Si trasferì da piccola con la sua famiglia nel Pavese, dove insieme alla madre, Marta andò a lavorare nelle risaie. “Mi fasciavo le gambe con le pezze per proteggermi dalle foglie taglienti del riso e dalle punture di zanzare. Le bisce d’acqua e i topi mi sgusciavano tra i piedi nudi affondati nella melma, ero terrorizzata”, ricordava spesso. La svolta arrivò a Milano nel 1947; lei, adolescente e bellissima, aveva trovato lavoro in un magazzino. Fu notata da Boccassile e scritturata per fare la modella. Quattro anni dopo, durante una sfilata al Lido di Venezia, il suo sguardo incrociò quello di Umberto Marzotto, il “conte corrente” come lo chiamavano allora, per via della sua passione per le corse automobilistiche. Da quel matrimonio durato trent’anni, e piuttosto libero a dire il vero: “nella mia infedeltà ero fedelissima, sono stata un’ottima moglie”, scherzava lei, nacquero cinque figli: Paola, Vittorio Emanuele, Matteo, Maria Diamante e Annalisa, morta di fibrosi cistica nel 1989.

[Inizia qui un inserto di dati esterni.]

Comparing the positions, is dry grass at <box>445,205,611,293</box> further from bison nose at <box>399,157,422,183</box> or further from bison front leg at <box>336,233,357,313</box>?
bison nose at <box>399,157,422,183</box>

Musa di Renato Guttuso, adorata dal politico Lucio Magri, desiderata da Sandro Pertini: “mi telefonava tutte le mattine alle 7,45 in punto per una chiacchierata che si concludeva sempre con ‘Marta, si ricordi che lei è amata da un grande pittore e adorata da un piccolo presidente’”, ha fatto della sua vita un’opera d’arte. “Non tutti sanno che Marta Marzotto è di Reggio Emilia, che è la città in cui vivo, che ha come caratteristiche la passione, la laboriosità, l’ingegno, e tutte queste caratteristiche molto forti si ritrovano anche in lei”, ha detto Carla Gozzi, esperta di moda e volto noto di Real Time. Perché le radici di quella “libellula d’oro”, nomignolo datole da Guttuso, affondano profonde nella terra reggiana. Reggio, Scandiano, Ca’ de Caroli “aveva gli zii materni Dirce e Davide che vivevano a Ca’ de Caroli; persone umili, lui raccoglieva ferri vecchi e rottami usati, li ricordo perfettamente”, rammenta l’ex sindaco di Scandiano Valda Busani. Ma anche Valle di Albinea, dove la piccola Marta veniva in bici a trovare la nonna, una volta finite le scuole. Guerrino la metteva sulla canna e pedalando arrivavano fino alla casa di Marcellina, “dove assieme dormivano su grandi sacconi di foglie di granoturco e lenzuola che odoravano di pulito”, si legge nelle sue biografie. Di quelle umili origini, Marta Marzotto aveva fatto la sua forza. Il suo punto di rottura. Ciò che la distingueva da tutte le altre cortigiane dei salotti milanesi. La regina, indiscussa, era lei. Anche perché rideva forte, di quel mondo, di quel prendersi sul serio. Lo sapeva che si fa così per riuscire meglio ad andare avanti. “Io alla vita ho sempre sorriso, lei a me non sempre”, diceva ripensando alla morte della figlia Annalisa. E sul tempo che passava, tagliava corto: “Io non ho età, sono immortale. Bloccatemi se siete capaci”.